▶ **How to complete this task**: From the blog post below about a family week in London, pull out the passage starting at "Monday:- Got the" and ending at "better than nowt.", word for word.

▶ **Supplied passage**:
┄┄┄┄┄┄
Dear Blog,
Missed me???? Perhaps it should be ‘mist me?’ with all the fine rain and drizzle we have had in London since Sunday! My young granddaughter wanted to go to London (to see the sights she had viewed on the TV), during the school holidays so the family went to the Lea Valley Camp site for five days and took the grand kids around the famous bits of London, real tourist stuff!!! Having travelled on Public Transport for the week, it is clear that on only lip service seems to be given to disable travel. Having lugged a child’s wheelchair up and down numerous flights of stairs, very few tube stations having disable access, I am quite knackered. My only objection to the system is that the information service is poor in the extreme. Repeatedly we were told on enquiring that this or that facility existed at the next tube station if we would care to just walk to the next station only to find that the said facility existed only in the imagination of the person behind the information desk. I only hope Boris gets his act together for the Olympics and particularly the Paralympics or he will get a certain amount of justified flack. There is no excuse for misinformation. What’s wrong with saying ‘I don’t know’ then everyone knows what the situation is. If the London authority was crap and ill prepared for a wheel chair, the Londoners were magnificent, even in the rush hour, making the lives of the children much easier than otherwise might have been the case.
So the week:-
As I said, we camped at Lea Valley Leisure Centre at Pickets Lock where the ill fated Athletic World Champion ships were supposed to have taken place a few years back!!
Monday:- Got the tent up only to find that the spot was too close to overhanging trees. Had to ask the site manager for another spot, moving the tent, fully erected, across the site .... how embarrassing is that???? We plonked down near the golf house. I went for a trudge. My goodness me, what a miserable lot! I trudged along the canal from your actual Picketts Lock. No reaction from the canal boaters, the path cyclists, the canal side strollers, the fishermen .... honestly missus I’m not trying to rape your granny!! Giveus a wave, giveus a grunt. Owt is better than nowt.
Tuesday:- Trafalgar Square and the National Portrait Gallery in the pouring rain. Nelson was wearing his mackintosh and his wellingtons and the lions were really pissed off. So a day with the wheelchair was a real eye opener. Stairs, stairs, stairs and more stairs. I can recommend a good Lift Company from Keighley if Boris is interested.
It is noteworthy that the vast majority of tents on the Lea Valley site are occupied by workers using camping as a cheap means of accommodation while working in London. The following you might find interesting, Blog. In August, last year, in the Guardian newspaper, the following article by Helen Pidd, appeared:-
Bob Casbeard commutes a few days a week to his urban planning job in Hackney from the Lee Valley campsite. Photograph: Felix Clay
It is a mystery to many how ordinary people can afford to live in the UK's capital. Consistently ranked one of the most expensive cities in the world, London's house prices are ever more ludicrous, even in these dark days of pay freezes, mass redundancies and bankruptcy.
┄┄┄┄┄┄
▶ **Collected material**:
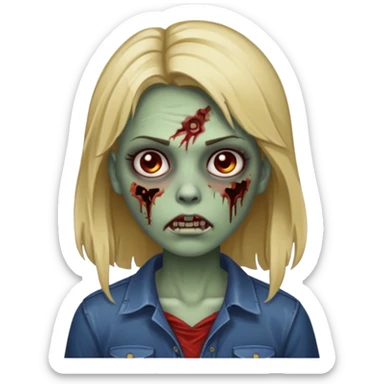 Create a zombie girl with dark hair and medium blonde highlights.  sticker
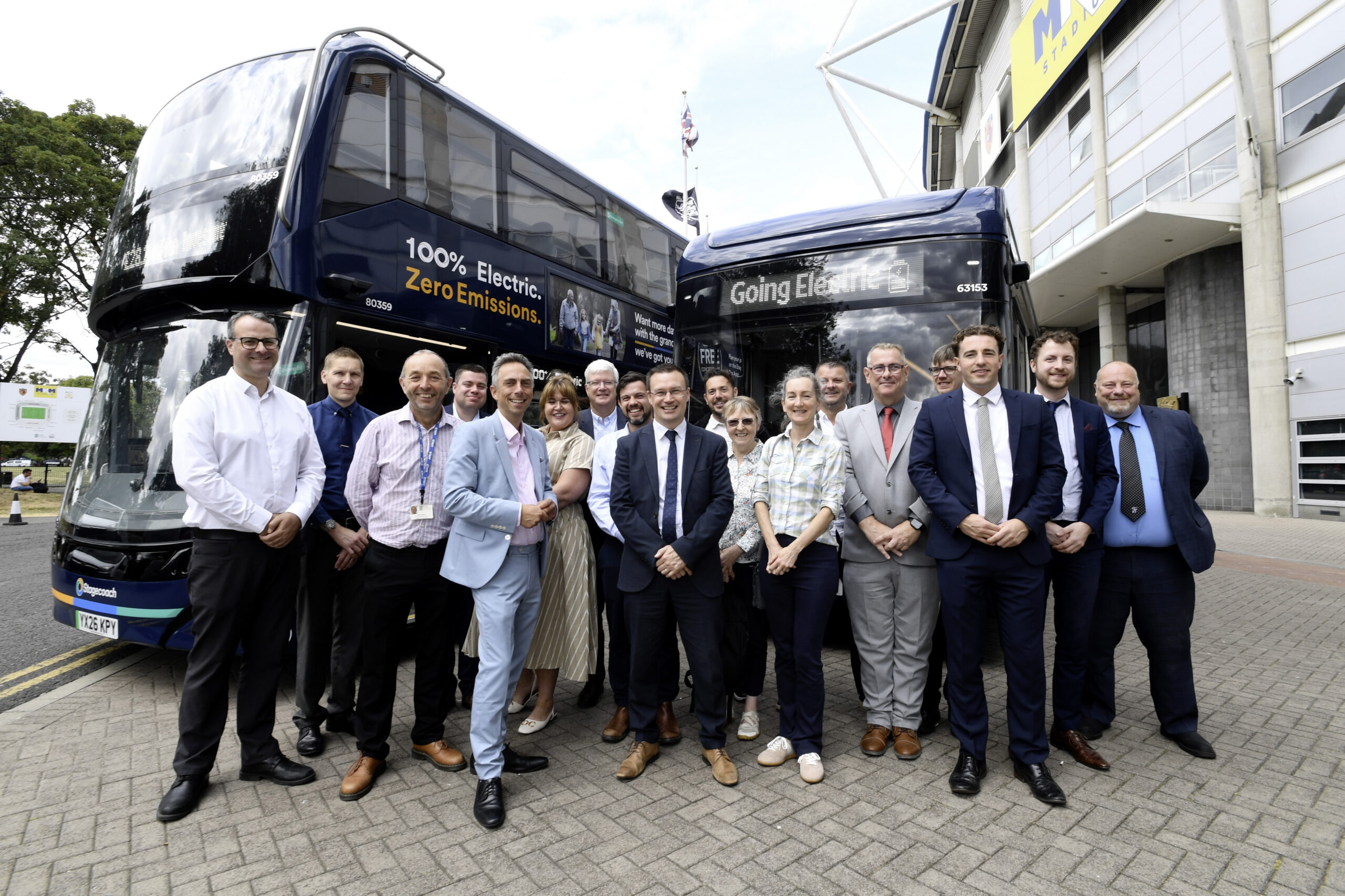 Dignitaries from Stagecoach East Midlands, Hull City Council and Stagecoach East Midlands with some of the operator's new vehicles at the MKM Stadium.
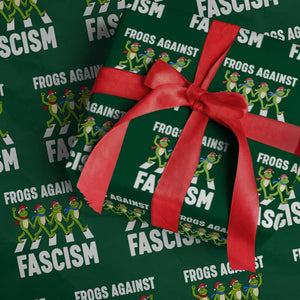 Santa Frog Against Fascism Wrapping Paper Roll Xmas Holiday Frogs Band Resistance Protest TS02 Green Print Your Wear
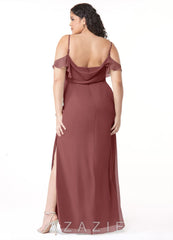 Azazie Emeralda Amethyst Sheath Off the Shoulder Chiffon Dress amethyst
┄┄┄┄┄┄
▶ **Answer area**:
Monday:- Got the tent up only to find that the spot was too close to overhanging trees. Had to ask the site manager for another spot, moving the tent, fully erected, across the site .... how embarrassing is that???? We plonked down near the golf house. I went for a trudge. My goodness me, what a miserable lot! I trudged along the canal from your actual Picketts Lock. No reaction from the canal boaters, the path cyclists, the canal side strollers, the fishermen .... honestly missus I’m not trying to rape your granny!! Giveus a wave, giveus a grunt. Owt is better than nowt.